===== Material for the task =====

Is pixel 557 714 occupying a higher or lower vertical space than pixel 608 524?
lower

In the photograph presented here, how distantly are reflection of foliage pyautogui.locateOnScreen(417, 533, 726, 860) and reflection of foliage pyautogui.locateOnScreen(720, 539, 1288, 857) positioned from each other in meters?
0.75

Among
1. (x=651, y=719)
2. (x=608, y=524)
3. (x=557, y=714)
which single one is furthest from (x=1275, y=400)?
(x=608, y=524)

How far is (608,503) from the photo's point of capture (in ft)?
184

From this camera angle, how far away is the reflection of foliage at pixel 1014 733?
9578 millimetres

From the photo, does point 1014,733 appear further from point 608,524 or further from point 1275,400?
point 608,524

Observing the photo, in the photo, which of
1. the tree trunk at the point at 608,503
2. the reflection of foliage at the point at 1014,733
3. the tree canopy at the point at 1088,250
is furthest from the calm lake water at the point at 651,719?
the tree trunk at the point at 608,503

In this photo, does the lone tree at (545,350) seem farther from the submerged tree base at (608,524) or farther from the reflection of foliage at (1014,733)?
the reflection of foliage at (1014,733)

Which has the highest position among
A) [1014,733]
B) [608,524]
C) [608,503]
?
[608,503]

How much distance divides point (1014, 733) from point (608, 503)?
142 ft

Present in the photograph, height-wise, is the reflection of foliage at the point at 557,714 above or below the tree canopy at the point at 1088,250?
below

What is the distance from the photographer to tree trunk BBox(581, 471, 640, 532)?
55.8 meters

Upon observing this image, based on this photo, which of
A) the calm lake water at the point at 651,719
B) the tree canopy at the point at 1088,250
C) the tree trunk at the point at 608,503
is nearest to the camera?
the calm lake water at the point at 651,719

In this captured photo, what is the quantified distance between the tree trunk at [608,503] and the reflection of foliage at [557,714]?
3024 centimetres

=====
===== Material for the task =====

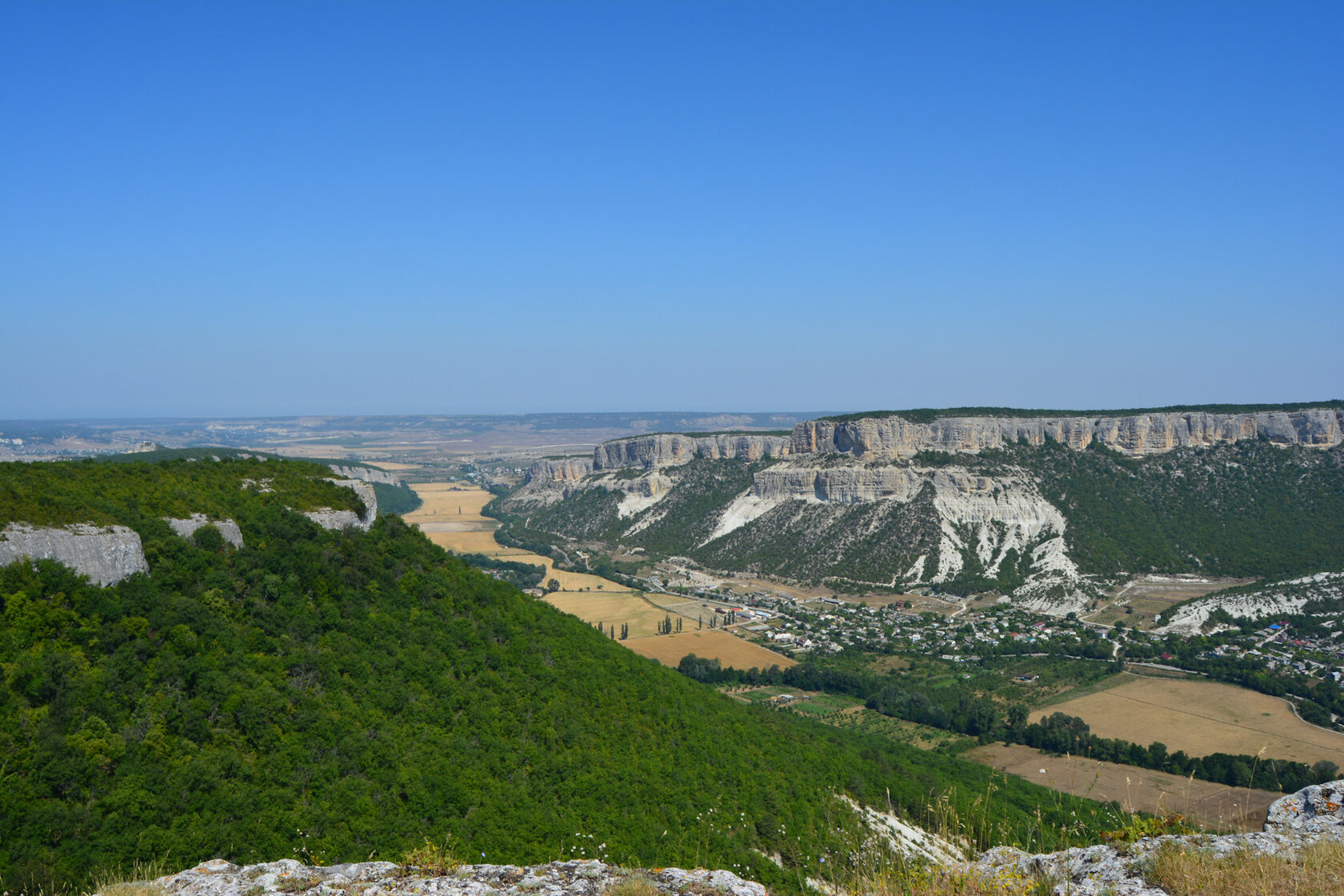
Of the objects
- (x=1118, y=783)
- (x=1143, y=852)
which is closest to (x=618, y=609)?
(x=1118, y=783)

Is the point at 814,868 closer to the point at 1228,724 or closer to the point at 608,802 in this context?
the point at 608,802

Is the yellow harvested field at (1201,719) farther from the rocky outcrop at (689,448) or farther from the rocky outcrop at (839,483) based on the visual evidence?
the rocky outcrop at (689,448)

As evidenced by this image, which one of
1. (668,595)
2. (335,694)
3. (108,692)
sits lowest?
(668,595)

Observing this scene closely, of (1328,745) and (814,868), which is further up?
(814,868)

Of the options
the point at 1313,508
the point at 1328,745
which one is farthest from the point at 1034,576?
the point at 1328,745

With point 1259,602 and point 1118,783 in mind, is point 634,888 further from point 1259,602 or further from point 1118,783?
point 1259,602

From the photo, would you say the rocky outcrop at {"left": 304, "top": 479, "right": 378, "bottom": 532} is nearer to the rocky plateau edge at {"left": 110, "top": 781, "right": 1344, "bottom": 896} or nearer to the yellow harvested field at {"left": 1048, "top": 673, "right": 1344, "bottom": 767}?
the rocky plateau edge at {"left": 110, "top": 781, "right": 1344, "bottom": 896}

=====

Stated task: Pick out every line of the entries above that contains the word "field", matching case exactly.

Task response:
Is the yellow harvested field at (1201,719) farther from the rocky outcrop at (689,448) or farther from the rocky outcrop at (839,483) based on the visual evidence?
From the photo, would you say the rocky outcrop at {"left": 304, "top": 479, "right": 378, "bottom": 532} is nearer to the rocky plateau edge at {"left": 110, "top": 781, "right": 1344, "bottom": 896} or nearer to the yellow harvested field at {"left": 1048, "top": 673, "right": 1344, "bottom": 767}?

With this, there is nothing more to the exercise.